__EXERCISE__:
Lines before the one containing "How far is the camera from point (22, 176)?" are excluded. Repeat that line and every line after it, exactly.

Records from a collection:
* begin *

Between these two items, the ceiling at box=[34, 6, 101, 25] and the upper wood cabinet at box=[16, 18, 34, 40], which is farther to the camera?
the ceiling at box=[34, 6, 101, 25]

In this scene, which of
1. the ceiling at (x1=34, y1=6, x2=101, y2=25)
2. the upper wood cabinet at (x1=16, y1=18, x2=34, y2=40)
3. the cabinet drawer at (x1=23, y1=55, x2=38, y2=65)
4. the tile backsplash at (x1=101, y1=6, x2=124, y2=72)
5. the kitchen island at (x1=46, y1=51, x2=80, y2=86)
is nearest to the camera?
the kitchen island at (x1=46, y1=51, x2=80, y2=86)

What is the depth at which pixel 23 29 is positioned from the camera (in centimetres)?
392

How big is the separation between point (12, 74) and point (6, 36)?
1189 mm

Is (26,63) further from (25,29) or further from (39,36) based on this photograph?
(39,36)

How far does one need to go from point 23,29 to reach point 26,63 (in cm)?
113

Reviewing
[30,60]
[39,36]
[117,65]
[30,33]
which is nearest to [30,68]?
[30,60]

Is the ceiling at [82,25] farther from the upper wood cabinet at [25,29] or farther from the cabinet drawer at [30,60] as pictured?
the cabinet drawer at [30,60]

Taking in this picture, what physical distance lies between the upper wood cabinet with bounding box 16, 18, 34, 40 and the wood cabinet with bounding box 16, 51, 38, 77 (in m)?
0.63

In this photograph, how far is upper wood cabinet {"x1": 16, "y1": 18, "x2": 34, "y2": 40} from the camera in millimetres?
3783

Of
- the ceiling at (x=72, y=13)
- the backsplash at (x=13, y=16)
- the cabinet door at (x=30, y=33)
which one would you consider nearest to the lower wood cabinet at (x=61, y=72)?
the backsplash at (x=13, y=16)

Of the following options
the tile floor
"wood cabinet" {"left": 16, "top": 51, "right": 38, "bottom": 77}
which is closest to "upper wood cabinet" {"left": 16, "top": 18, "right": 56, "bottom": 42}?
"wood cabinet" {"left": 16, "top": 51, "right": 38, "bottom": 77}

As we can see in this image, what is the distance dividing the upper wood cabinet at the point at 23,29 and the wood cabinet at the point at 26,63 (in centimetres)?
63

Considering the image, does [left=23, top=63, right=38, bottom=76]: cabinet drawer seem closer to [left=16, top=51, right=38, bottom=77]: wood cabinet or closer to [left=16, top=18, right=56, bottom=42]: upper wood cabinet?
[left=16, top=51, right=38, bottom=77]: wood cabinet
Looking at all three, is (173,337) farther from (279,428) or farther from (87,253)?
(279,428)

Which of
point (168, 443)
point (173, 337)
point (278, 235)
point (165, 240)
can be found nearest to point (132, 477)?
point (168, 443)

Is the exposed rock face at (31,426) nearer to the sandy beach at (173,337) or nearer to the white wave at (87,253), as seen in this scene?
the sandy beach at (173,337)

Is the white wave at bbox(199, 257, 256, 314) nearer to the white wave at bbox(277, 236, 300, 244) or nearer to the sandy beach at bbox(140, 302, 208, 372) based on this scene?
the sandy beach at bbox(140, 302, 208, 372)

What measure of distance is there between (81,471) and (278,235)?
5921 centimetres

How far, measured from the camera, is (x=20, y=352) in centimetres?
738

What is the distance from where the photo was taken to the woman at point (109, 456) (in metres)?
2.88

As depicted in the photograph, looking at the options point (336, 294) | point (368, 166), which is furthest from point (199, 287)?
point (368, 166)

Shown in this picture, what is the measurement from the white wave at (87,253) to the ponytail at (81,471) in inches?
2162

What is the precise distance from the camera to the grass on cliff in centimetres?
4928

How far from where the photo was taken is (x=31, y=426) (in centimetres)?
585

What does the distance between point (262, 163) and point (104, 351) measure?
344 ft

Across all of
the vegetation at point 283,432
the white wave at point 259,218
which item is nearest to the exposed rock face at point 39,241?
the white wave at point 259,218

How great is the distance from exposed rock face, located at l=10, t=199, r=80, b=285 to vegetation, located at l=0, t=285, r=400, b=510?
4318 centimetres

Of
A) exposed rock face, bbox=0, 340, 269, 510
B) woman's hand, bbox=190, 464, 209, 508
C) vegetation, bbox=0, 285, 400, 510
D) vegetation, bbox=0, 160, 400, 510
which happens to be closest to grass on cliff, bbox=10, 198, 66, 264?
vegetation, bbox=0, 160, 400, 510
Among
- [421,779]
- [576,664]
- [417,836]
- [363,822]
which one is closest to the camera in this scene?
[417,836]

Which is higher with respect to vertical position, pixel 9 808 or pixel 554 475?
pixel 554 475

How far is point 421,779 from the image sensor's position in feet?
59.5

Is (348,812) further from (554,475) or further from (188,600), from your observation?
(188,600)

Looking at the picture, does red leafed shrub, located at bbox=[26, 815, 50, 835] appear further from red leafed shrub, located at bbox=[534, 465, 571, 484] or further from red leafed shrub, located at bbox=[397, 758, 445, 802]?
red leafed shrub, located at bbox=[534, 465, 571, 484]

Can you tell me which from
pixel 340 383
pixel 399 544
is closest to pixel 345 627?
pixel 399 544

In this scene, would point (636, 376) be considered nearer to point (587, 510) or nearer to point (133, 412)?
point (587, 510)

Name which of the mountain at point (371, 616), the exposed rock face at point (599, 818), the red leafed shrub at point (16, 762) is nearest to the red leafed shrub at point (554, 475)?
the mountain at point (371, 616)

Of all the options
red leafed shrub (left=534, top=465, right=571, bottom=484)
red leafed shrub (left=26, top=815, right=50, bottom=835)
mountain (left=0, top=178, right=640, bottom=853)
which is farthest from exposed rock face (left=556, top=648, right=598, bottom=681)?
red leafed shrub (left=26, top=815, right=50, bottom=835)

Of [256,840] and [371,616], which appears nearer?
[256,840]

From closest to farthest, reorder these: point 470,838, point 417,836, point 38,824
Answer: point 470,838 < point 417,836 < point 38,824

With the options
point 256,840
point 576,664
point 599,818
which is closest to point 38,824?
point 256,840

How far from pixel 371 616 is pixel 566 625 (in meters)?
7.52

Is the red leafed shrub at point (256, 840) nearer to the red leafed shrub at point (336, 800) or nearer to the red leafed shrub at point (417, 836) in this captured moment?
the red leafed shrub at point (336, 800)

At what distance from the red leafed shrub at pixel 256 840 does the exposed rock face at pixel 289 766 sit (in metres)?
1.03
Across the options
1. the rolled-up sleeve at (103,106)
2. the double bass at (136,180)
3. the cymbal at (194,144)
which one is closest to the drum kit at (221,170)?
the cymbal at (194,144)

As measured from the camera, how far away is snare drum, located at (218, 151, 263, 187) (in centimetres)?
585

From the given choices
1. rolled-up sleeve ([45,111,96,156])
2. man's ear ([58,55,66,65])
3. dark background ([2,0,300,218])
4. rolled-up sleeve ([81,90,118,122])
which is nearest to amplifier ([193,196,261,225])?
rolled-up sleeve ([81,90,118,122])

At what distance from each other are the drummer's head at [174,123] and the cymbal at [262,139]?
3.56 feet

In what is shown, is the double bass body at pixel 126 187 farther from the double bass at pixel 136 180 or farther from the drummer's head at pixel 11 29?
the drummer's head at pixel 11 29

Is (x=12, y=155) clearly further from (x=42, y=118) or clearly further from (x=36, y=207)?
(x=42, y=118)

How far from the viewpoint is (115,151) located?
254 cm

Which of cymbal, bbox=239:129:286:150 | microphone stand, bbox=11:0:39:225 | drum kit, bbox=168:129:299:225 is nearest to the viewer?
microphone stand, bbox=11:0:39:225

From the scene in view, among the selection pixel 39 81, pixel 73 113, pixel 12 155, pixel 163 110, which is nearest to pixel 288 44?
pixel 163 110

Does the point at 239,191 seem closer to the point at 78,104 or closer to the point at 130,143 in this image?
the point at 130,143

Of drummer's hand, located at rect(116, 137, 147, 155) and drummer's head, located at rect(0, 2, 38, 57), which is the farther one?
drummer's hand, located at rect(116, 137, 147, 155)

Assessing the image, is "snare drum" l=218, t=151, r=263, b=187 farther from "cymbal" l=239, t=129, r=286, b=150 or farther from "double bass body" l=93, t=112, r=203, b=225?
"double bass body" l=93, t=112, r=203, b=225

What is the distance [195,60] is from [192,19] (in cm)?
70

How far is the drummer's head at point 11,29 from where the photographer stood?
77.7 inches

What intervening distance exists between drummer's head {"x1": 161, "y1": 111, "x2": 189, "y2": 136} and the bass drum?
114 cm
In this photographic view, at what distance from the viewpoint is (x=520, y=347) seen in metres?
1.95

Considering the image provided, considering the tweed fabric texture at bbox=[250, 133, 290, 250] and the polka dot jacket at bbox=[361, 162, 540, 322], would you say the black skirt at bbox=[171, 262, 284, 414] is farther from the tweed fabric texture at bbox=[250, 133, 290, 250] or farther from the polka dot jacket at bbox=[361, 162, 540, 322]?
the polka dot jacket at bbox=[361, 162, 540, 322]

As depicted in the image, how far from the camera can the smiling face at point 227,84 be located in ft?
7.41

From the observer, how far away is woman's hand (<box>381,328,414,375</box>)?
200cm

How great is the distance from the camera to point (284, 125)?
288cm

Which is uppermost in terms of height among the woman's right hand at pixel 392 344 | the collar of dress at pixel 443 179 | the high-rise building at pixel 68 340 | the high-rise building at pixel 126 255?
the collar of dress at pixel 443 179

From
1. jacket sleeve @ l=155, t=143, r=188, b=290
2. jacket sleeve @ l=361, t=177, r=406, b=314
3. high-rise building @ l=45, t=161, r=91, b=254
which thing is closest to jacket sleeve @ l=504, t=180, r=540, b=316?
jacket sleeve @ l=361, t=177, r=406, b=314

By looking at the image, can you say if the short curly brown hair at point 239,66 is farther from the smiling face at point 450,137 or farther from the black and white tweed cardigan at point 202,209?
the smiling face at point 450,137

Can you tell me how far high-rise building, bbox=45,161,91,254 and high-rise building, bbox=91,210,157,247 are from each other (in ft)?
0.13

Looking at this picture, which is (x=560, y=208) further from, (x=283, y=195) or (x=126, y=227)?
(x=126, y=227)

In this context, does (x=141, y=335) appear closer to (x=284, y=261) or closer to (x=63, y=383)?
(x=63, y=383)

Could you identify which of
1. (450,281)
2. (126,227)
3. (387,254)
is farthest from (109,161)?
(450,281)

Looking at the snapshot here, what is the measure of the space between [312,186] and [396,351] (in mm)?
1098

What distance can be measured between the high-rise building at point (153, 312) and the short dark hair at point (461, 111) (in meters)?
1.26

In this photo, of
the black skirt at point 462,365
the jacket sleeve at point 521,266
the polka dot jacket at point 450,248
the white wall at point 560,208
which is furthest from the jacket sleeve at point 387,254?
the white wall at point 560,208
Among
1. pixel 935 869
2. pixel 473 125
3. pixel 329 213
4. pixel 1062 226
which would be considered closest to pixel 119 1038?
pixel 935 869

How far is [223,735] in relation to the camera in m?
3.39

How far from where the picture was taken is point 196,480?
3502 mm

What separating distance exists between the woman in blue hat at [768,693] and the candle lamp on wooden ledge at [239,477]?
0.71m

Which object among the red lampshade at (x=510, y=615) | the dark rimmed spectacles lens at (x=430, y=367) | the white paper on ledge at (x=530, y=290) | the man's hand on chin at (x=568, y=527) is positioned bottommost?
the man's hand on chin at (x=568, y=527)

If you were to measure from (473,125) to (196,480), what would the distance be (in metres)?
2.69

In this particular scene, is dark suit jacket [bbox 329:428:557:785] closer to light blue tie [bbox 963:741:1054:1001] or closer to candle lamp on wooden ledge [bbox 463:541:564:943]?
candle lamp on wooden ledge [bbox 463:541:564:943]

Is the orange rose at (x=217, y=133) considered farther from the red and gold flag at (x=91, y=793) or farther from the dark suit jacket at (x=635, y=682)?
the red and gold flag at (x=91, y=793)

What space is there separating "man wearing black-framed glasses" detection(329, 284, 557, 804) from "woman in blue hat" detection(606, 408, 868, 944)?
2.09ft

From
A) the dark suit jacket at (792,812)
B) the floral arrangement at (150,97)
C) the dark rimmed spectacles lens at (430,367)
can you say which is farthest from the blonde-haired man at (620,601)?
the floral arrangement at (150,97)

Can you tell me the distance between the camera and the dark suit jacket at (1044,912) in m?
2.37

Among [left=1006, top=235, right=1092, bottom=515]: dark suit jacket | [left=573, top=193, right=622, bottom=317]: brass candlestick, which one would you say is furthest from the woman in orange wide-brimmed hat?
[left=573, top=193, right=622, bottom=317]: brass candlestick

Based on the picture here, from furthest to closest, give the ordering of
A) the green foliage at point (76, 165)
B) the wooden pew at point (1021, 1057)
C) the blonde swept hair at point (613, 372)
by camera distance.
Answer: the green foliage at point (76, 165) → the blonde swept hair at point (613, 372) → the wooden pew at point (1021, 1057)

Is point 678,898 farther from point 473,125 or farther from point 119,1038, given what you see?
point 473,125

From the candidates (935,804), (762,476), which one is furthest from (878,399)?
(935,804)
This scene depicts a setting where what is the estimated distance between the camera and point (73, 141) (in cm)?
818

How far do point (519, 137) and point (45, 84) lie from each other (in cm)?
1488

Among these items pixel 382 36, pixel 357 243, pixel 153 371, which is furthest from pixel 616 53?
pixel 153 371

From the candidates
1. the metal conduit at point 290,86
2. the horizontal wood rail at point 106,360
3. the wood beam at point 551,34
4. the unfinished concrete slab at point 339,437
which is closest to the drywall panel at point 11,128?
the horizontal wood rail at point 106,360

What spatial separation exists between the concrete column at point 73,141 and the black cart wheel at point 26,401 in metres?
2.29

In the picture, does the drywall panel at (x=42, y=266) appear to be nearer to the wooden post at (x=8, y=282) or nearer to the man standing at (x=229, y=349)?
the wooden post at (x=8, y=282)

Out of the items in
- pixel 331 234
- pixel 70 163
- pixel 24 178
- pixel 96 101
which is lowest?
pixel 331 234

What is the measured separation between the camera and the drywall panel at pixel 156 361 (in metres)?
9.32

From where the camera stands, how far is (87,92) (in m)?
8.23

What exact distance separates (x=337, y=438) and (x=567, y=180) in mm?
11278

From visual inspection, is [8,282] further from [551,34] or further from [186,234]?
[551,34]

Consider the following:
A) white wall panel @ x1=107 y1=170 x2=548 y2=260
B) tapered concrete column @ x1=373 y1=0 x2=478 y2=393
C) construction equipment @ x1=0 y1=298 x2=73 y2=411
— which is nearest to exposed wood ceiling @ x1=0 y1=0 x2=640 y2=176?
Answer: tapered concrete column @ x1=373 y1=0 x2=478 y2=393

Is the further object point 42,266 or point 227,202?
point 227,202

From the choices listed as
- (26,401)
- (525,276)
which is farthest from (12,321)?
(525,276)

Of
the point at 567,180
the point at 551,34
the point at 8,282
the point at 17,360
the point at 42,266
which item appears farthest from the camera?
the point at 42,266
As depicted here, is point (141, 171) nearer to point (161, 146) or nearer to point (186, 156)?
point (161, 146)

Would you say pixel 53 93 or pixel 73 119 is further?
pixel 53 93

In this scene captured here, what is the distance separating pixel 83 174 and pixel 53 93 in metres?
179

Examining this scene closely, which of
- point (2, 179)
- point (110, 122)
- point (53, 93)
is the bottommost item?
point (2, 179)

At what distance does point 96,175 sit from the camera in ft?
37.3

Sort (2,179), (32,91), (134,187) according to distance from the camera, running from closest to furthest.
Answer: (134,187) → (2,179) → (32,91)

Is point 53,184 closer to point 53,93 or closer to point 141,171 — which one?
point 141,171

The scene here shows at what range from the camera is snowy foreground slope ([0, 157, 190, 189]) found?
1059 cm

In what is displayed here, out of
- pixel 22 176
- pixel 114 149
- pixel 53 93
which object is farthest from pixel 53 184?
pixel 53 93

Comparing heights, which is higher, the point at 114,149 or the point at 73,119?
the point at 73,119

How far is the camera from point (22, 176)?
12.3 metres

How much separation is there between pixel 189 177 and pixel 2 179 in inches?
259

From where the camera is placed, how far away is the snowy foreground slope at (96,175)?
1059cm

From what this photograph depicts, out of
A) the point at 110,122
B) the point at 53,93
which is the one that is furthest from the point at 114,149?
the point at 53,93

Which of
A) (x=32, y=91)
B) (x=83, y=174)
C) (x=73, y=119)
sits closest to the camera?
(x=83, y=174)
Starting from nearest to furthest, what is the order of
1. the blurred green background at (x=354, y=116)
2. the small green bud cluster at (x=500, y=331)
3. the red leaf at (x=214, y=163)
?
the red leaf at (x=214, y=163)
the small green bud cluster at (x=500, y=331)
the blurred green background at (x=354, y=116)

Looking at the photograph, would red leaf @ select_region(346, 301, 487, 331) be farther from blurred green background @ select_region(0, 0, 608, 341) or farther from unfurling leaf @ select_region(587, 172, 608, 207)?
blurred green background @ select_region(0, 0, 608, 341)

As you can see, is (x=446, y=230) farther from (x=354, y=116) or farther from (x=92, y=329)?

* end *

__RESPONSE__:
How far is the camera from point (22, 176)?
12.3 metres

How much separation is there between pixel 189 177 and pixel 2 179 in inches?
259

From where the camera is placed, how far away is the snowy foreground slope at (96,175)?
1059cm

From what this photograph depicts, out of
A) the point at 110,122
B) the point at 53,93
which is the one that is furthest from the point at 114,149?
the point at 53,93

Which of
A) (x=32, y=91)
B) (x=83, y=174)
C) (x=73, y=119)
sits closest to the camera?
(x=83, y=174)
Starting from nearest to furthest, what is the order of
1. the blurred green background at (x=354, y=116)
2. the small green bud cluster at (x=500, y=331)
3. the red leaf at (x=214, y=163)
?
the red leaf at (x=214, y=163)
the small green bud cluster at (x=500, y=331)
the blurred green background at (x=354, y=116)

Looking at the photograph, would red leaf @ select_region(346, 301, 487, 331) be farther from blurred green background @ select_region(0, 0, 608, 341) or farther from unfurling leaf @ select_region(587, 172, 608, 207)?
blurred green background @ select_region(0, 0, 608, 341)

As you can see, is (x=446, y=230) farther from (x=354, y=116) or farther from (x=92, y=329)?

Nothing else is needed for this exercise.